Chef zwingt einen gerade trockenen Alkoholiker, eine ganze Flasche zu kippen. Er meint es übrigens ausnahmsweise gut dabei und die Flasche war ganz doll teuer.
Ganz ganz furchtbar skrupelloser Mensch wird verprügelt – und lässt es dabei bewenden. Muss ich ja nicht verstehen.
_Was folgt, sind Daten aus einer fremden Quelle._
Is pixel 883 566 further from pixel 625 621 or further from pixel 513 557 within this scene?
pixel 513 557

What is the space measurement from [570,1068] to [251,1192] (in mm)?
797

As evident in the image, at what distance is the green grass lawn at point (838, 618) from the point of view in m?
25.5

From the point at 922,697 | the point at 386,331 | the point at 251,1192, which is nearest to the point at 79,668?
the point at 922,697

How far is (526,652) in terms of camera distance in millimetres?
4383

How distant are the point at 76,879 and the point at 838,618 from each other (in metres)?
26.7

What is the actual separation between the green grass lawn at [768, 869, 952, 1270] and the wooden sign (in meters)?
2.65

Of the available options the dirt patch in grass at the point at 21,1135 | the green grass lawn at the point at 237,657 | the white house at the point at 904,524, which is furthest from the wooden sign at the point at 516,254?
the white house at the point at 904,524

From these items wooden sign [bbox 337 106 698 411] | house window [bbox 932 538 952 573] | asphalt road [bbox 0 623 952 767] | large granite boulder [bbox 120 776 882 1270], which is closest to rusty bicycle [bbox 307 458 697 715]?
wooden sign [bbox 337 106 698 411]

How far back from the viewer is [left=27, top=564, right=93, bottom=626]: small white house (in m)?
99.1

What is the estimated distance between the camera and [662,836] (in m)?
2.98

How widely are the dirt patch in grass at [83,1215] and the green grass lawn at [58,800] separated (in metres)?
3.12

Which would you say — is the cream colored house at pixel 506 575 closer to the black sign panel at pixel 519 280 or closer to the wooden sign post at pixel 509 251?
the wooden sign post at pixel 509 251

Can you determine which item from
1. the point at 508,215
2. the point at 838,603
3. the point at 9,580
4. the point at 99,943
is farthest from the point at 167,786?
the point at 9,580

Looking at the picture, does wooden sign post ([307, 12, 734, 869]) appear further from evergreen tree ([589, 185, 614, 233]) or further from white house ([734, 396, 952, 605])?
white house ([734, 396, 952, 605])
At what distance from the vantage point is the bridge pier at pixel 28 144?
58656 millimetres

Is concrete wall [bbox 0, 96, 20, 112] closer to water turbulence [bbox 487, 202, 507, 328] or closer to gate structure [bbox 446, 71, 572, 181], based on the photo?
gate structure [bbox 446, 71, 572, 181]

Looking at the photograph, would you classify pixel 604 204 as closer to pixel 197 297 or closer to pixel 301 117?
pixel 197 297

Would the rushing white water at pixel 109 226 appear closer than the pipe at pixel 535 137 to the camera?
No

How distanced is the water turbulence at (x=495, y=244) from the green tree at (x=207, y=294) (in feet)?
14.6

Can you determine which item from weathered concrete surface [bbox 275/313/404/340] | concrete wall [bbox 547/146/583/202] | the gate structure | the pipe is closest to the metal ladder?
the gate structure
Und das ganz Schlimme: dieser Quark ist teils gar nicht einmal schlecht geschrieben:

„Wenn man sich nicht mehr spürt, ist alles grau. Und irgendwie wattig. Als würde man in einer Blase leben und mit der Welt da draußen nichts mehr zu tun haben.“ S. 7 Leon ist tot, der geliebte Mann von Toni (Antonia) Andersen, 32. Da sie es nicht schafft, aus dem Jammertal herauszukommen, erhält sie ein Angebot, zögert aber, bis sie hört:
„Sie werden noch so oft in Ihrem Leben von vorne anfangen müssen. Nehmen Sie es jedesmal als das, was es ist. Ein Geschenk. … Erst, wenn Sie merken, dass Ihre Zeit nicht mehr reichen wird. Dass Sie zu Ende bringen müssen, was Sie angefangen haben. Dann sollten Sie sich Sorgen machen.“ Und Toni fängt neu an, als Gärtnerin auf Monte Spina, für den reichen Max Bror, der praktisch nie vor Ort ist.

Gut geschrieben, aber leider auch mit so etwas wie „vertrocknet“ (die Witwe, die vor Gram drei Jahre keinen Sex hatte). Witzig fand ich den toten Gatten, der überall Kommentare abgab und Toni in den Hintern trat. Der verschwand dann irgendwie, auch seltsam, aber bis dahin nett.

Braucht man das? Nein. Hanebüchen, schlechtes Rollenmodell für Frauen. Käse.
2 Sterne weil der Stil ganz nett war – gebt der Autorin einen guten Plot. So.